Étapes subsahariennes
Le Nigeria et l’Algérie, en revanche, restent deux des plus grands torcheurs au monde, malgré les lourdes sanctions prévues pour le torchage illégal. Cependant, l’espoir est peut-être à l’horizon : Les deux pays ont réduit l’intensité de leur torchage cette année, et pas seulement leur volume total. Les compagnies pétrolières basées au Nigeria ont commencé à utiliser le gaz pour alimenter leurs opérations, et les investissements de l’Algérie dans les technologies de réinjection et de recapture commencent à porter leurs fruits. Bien qu’aucun des deux pays subsahariens ne soit prêt à commercialiser le gaz récupéré, ils ont fait un grand pas dans la bonne direction.
Rompre le cycle
Le torchage du gaz se résume souvent à un cercle vicieux de relations publiques. Face à la pression des écologistes, les investisseurs évitent les projets d’hydrocarbures. Faute de fonds et de certitude quant à l’avenir, les promoteurs pétroliers hésitent à assumer les coûts initiaux liés à la mise en œuvre des technologies de réinjection et de recapture. Ils ont alors recours au brûlage de gaz à la torche, ce qui ne fait qu’aggraver la mauvaise presse.

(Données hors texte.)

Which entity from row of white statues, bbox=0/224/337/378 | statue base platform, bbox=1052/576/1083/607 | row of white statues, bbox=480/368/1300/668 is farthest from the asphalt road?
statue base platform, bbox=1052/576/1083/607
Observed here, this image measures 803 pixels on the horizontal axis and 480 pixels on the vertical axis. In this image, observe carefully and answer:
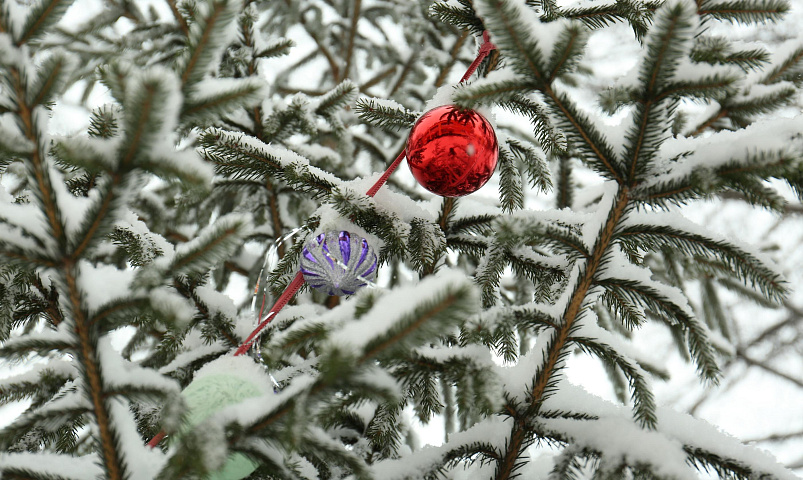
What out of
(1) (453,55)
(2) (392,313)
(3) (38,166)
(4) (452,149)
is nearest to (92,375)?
(3) (38,166)

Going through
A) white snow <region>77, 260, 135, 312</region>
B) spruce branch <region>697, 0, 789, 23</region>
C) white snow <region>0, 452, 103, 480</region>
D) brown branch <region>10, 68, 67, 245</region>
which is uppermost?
spruce branch <region>697, 0, 789, 23</region>

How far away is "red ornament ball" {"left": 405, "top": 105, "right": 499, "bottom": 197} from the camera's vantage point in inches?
52.8

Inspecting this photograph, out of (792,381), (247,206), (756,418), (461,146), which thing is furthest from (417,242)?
(756,418)

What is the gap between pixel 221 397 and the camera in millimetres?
1086

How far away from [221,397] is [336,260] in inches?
18.4

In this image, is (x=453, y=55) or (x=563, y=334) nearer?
(x=563, y=334)

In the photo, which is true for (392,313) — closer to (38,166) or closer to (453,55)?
(38,166)

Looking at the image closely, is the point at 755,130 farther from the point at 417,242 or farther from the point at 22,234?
the point at 22,234

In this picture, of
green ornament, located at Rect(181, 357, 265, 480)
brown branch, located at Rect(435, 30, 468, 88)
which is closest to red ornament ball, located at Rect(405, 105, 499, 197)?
green ornament, located at Rect(181, 357, 265, 480)

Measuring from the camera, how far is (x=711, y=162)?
1.00 meters

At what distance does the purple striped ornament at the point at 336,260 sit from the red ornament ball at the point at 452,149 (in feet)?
0.85

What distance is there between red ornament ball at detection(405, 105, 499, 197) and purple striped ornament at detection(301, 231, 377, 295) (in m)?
0.26

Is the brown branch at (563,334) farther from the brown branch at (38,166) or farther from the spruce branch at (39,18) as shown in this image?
the spruce branch at (39,18)

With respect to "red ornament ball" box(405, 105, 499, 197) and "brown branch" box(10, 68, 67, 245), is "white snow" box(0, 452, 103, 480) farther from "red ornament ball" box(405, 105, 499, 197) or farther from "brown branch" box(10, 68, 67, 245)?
"red ornament ball" box(405, 105, 499, 197)
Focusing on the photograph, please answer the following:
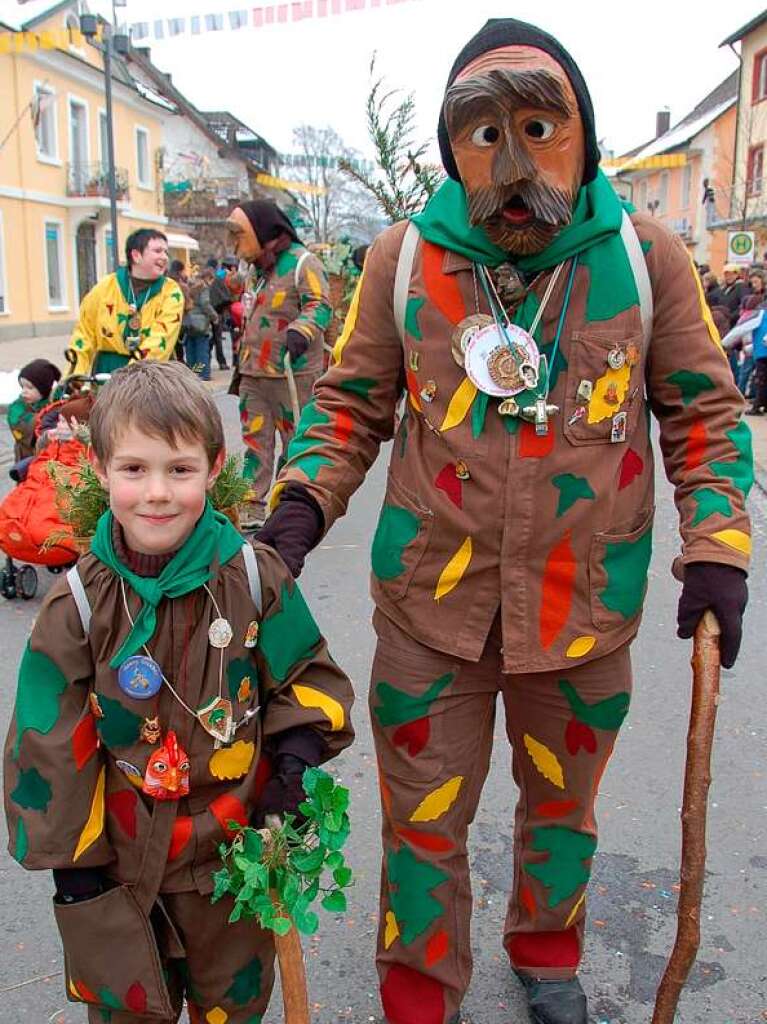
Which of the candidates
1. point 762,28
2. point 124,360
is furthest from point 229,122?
point 124,360

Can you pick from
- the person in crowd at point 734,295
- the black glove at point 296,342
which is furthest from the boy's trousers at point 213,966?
the person in crowd at point 734,295

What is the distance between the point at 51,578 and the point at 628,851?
12.8ft

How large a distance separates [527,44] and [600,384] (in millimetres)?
637

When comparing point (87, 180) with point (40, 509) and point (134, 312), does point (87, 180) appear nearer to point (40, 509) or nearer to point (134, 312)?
point (134, 312)

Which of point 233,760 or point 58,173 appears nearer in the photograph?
point 233,760

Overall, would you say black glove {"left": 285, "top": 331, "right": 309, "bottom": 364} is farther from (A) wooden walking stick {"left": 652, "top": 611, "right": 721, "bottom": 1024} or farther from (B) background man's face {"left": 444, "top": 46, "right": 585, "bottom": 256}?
(A) wooden walking stick {"left": 652, "top": 611, "right": 721, "bottom": 1024}

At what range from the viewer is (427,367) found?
6.82 feet

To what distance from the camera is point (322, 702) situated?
1.92 m

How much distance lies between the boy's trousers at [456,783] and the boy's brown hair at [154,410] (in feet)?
2.14

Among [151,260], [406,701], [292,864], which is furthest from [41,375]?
[292,864]

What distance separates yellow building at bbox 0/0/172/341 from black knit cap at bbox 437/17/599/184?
2254 centimetres

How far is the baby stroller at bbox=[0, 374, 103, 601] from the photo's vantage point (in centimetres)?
496

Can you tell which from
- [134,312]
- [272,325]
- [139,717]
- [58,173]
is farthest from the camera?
[58,173]

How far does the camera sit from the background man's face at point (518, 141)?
186 cm
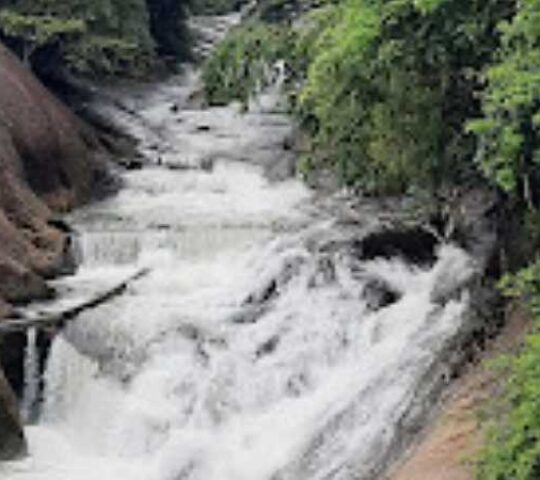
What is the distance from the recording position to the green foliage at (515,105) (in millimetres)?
9492

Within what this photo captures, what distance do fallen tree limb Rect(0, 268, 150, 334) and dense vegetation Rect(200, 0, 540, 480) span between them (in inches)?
157

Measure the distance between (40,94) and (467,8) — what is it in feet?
49.0

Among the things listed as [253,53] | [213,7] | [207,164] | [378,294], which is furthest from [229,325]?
[213,7]

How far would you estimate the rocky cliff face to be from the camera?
17.9 metres

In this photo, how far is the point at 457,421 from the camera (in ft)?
36.6

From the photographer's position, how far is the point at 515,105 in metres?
9.84

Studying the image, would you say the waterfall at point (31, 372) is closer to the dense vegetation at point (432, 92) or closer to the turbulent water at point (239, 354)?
the turbulent water at point (239, 354)

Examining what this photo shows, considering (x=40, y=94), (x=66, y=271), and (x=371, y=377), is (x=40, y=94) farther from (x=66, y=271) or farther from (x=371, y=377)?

Cette prophétie auto-réalisatrice nuit à l’ensemble du secteur de l’énergie, et plus particulièrement à celui de l’Afrique : Comme nous le soulignons dans notre rapport sur les perspectives pour 2024, les actifs énergétiques africains font l’objet d’une surveillance accrue. Toutefois, la situation a commencé à changer en ce qui concerne le gaz naturel. De nombreux États africains se sont mobilisés pour aider l’Europe à remplacer les approvisionnements en gaz russe, et les dirigeants africains ont présenté un front uni lors de la COP27. Il n’y a jamais eu de meilleur moment pour créer des politiques favorables aux opérateurs et traiter le gaz naturel comme un outil vital. Commençons par investir dans des projets de réinjection et de recapture du gaz brûlé à la torche. Brûler cette ressource a toujours été nocif et gaspilleur. À l’heure où les prix du gaz augmentent, le brûlage à la torche est aussi logique que de mettre le feu à l’argent – et à notre planète.